Duas vitórias

Ângelo Alves

A Bolívia e o Chile mostram que é possível resistir e avançar

A realização das eleições na Bolívia e o Referendo constitucional no Chile constituem dois importantes acontecimentos na evolução da situação na América Latina, que se somam a outros importantes focos de resistência no caminho de luta dos povos daquela região.

Na Bolívia, o povo saiu à rua em massa para comemorar a retumbante vitória do Movimiento Al Socialismo (MAS) nas eleições de 18 de Outubro. Com uma impressionante participação de 88,4%, os bolivianos atribuíram ao MAS uma vitória historicamente expressiva – nunca uma força política tinha tido tantos votos em toda a história da Bolívia, 3,4 milhões de votos.
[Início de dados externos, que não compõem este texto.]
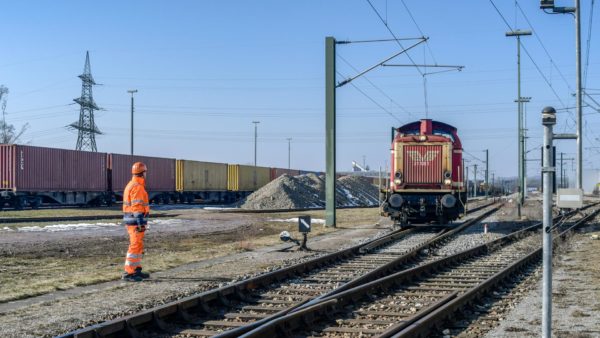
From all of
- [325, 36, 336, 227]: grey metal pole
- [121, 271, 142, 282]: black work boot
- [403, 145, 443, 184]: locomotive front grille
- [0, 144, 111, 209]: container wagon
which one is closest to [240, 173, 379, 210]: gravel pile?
[0, 144, 111, 209]: container wagon

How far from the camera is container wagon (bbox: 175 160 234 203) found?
161 feet

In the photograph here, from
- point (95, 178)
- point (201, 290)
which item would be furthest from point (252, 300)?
point (95, 178)

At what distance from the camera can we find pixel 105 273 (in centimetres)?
1227

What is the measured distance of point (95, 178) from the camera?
40969 mm

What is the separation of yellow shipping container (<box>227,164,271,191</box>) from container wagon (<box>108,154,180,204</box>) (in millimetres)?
7033

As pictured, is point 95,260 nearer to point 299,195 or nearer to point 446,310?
point 446,310

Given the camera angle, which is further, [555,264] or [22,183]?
[22,183]

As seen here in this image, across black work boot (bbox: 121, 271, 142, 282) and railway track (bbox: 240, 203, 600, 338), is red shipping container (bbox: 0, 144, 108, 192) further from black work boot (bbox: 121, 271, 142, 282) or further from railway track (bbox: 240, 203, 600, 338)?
railway track (bbox: 240, 203, 600, 338)

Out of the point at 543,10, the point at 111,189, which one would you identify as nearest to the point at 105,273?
the point at 543,10

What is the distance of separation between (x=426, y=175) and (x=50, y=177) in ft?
78.3

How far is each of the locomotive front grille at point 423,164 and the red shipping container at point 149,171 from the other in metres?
25.6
Luis Arce foi eleito Presidente da Bolívia à primeira volta com 55,1% dos votos e o MAS consegue resultados de 60% e 58% nas votações para a Câmara de Deputados e para o Senado, respectivamente.

Apesar da COVID-19, e de inúmeras manobras das forças golpistas para tentar condicionar as eleições e manter o poder, as forças progressistas, o movimento sindical e outros movimentos sociais da Bolívia levaram a sua resistência de um ano até às urnas de voto e demonstraram de uma forma extraordinária que o que aconteceu na Bolívia em Outubro de 2019 foi um golpe de Estado, um crime contra a democracia, a vontade popular e a Constituição. Um golpe inserido na agenda golpista do imperialismo, ao serviço do grande capital que saliva pelos recursos naturais da Bolívia, apoiado e desencadeado por forças externas, com um papel vergonhoso da OEA e do agente de serviço Luis Almagro.

No Chile, gigantescas multidões encheram a rebaptizada Praça da Dignidade (antiga Praça Itália) e as ruas e avenidas de Santiago do Chile para comemorar a vitória no referendo para um nova Constituição. As canções de Victor Jara e o grito o povo unido jamais será vencido ecoadas mais uma vez ilustraram bem o significado histórico e político da vitória esmagadora do «Sim» a uma nova Constituição que irá pôr fim à actual, herdada da ditadura fascista de Pinochet, concebida para eternizar um regime ultraliberal, peça exemplar da Escola de Chicago, que está na origem das enormes desigualdades sociais e da corrupção naquele País.

Apesar da criminosa repressão do Governo de Sebastian Piñera o povo chileno conseguiu vencer a violência, ultrapassar manobras de divisão do movimento social e político e evoluir de uma contestação contra desigualdades e problemas sociais para um patamar de luta que pôs em causa a «espinha dorsal» de um regime que nunca rompeu de facto com a ditadura de Pinochet. As percentagens de 78,2% para o «Sim» e de 79,2% para a opção de a nova Constituição ser redigida por uma Convenção Constituinte eleita directamente pelo povo, ilustram bem a opção de romper com o passado ditatorial e abrir um novo caminho de esperança e progresso. Segue-se agora um período altamente exigente do ponto de vista político em que tudo será tentado para quebrar a unidade popular e perverter o carácter abertamente progressista desta conquista.

Não obstante o imperialismo já ter demonstrado capacidade de usar de muitos meios e tácticas para tentar impedir a emancipação social e nacional dos povos daquela região, estes dois acontecimentos são duas importantes vitórias nas muitas batalhas que se estão a travar na América Latina e demonstram que é possível resistir e avançar!